Anchorage-independent growth of tumor cells was determined by soft agar assay as described. Briefly, cells were cultured and transfected with empty vector (pcDNA3.1), ROR2-expressing plasmid (pcDNA3.1(+)ROR2-Flag) using Lipofectamine 2000 (Invitrogen, Carlsbad, CA). Forty-eight hours after transfection, cells were resuspended in complete medium containing G418 (400 μg/ml). With 1/10 volume of heated 3.3 % soft agar added, 5 × 10³ cells were seeded into each well of a 24-well plate. Colonies were counted after 17 days.

Doxorubicin treatment

Doxorubicin was purchased from EBEWE Pharma (Ebewe Pharma Ges.m.b.H.N fg., Unterach am Attersee, Austria). Stable expressing-ROR2 cell pools were treated with doxorubicin at the concentration of 10 μg/ml for 2 h, and then collected for the further analysis.

TUNEL assay

Cells cultured on coverslips were fixed with 4 % paraformaldehyde in phosphate-buffered saline for 15 min at room temperature, and permeabilized with 0.1 % Triton X-100 in phosphate-buffered saline for 2 min on ice. TUNEL staining was done using the In Situ Cell Death Detection Kit (Roche, Mannheim, Germany).

Flow cytometry analysis of cell cycle

Flow cytometry analysis of cell cycle was described previously [34, 35]. Stable cell pools were used for detecting the effect of ectopic expression of ROR2. Cells transiently transfected with scramble and ROR2 siRNA were used for testing its effect of ROR depletion. Cells transfected with sramble#1 and #2 siRNA were mixed as one group. Cells were fixed in ice-cold 70 % ethanol and stained with propidium iodide (PI). Cell-cycle profiles were obtained using the Elite ESP flow cytometry at 488 nm, with data analyzed using the CELL quest software (BD Biosciences, San Jose, CA, USA).

Western blot

Cell lysates were prepared by incubating cell pellets in lysis buffer (50 mmol/l Tris–HCl, pH 8.0; 150 mmol/l NaCl, 0.5 % NP-40) for 30 min on ice, followed by centrifugation at 14,000 × g for 15 min at 4 °C. For Western-blot analysis, membranes were incubated with primary antibodies for 1 h at room temperature or overnight at 4 °C, followed by incubation with secondary antibodies. Immunoreactive bands were visualized using Western blot Luminol reagent (GE Healthcare Bio-Sciences, Piscataway, NJ, USA).

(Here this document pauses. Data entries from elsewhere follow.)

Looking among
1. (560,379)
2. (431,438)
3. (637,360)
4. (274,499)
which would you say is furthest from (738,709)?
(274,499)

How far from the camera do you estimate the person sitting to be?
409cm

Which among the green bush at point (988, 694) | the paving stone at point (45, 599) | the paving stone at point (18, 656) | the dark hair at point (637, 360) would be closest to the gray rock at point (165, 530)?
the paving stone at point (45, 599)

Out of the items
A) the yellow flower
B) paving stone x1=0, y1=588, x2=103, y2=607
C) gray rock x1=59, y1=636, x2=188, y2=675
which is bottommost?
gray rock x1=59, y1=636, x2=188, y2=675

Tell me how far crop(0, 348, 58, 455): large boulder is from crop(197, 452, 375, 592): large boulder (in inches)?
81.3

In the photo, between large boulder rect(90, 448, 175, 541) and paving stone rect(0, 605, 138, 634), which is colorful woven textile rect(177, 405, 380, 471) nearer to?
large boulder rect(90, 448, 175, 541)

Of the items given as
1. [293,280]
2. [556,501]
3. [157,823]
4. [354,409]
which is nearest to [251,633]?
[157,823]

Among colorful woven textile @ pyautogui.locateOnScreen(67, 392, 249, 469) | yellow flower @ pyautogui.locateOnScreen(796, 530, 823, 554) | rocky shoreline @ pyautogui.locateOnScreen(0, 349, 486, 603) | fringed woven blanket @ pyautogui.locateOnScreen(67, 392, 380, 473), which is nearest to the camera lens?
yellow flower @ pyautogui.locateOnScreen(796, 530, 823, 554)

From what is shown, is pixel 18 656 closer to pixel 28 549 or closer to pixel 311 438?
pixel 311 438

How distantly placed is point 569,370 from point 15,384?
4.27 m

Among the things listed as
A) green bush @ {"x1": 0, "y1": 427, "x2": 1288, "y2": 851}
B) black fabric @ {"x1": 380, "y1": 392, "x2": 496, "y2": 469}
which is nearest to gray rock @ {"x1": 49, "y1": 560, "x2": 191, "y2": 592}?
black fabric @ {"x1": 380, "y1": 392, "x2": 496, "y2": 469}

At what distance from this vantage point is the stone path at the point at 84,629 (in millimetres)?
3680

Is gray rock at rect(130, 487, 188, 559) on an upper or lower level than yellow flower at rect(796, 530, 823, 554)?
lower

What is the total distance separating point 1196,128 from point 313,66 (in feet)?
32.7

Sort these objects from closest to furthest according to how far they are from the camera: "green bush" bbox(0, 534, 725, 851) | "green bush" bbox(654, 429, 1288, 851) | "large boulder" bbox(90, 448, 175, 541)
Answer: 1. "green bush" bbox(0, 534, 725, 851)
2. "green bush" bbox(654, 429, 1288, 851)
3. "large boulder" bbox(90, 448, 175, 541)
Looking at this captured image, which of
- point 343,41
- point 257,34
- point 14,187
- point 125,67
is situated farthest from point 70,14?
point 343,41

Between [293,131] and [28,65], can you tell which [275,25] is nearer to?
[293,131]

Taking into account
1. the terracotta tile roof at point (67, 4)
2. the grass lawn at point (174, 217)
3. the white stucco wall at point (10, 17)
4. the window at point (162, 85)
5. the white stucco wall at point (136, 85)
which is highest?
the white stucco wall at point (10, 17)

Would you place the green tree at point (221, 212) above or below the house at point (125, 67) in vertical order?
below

Dual-luciferase reporter assay

TcF transcriptional activity and its target gene-promoter activities were determined by luciferase reporter assays. The TcF-responsive luciferase construct pTOPFlash (kindly provided by Prof. Christof Niehrs, German Cancer Research Center, DKFZ), FOPFlash reporter containing mutant TCF/LEF binding sites (gift from Dr. Jin Dong-Yan, University of Hong Kong) were cotransfected with either pcDNA3.1-ROR2 or empty vector, together with an internal control Renilla luciferase reporter phRL-TK (Promega, Madison, WI, USA). Forty-eight hours after transfection, luciferase activities were determined using a dual-luciferase reporter assay kit (Promega). For testing the effect of ROR2 depletion on luciferase activity, after scramble siRNA, and ROR2 siRNA transfection for 24 h, the cells were then transiently transfected with reporter construct TOPflash or FOPflash for another 48 h. Relative luciferase activities were determined and normalized using Renilla reniformis luciferase activity as an internal control.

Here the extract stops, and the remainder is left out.